Stored data
********************

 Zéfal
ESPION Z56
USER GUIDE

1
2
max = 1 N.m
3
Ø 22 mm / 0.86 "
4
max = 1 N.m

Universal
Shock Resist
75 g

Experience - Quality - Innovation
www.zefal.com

********************

— Exercise prompt —
Output all of the entries, exactly as they are written.

— Result —
 Zéfal
ESPION Z56
USER GUIDE

1
2
max = 1 N.m
3
Ø 22 mm / 0.86 "
4
max = 1 N.m

Universal
Shock Resist
75 g

Experience - Quality - Innovation
www.zefal.com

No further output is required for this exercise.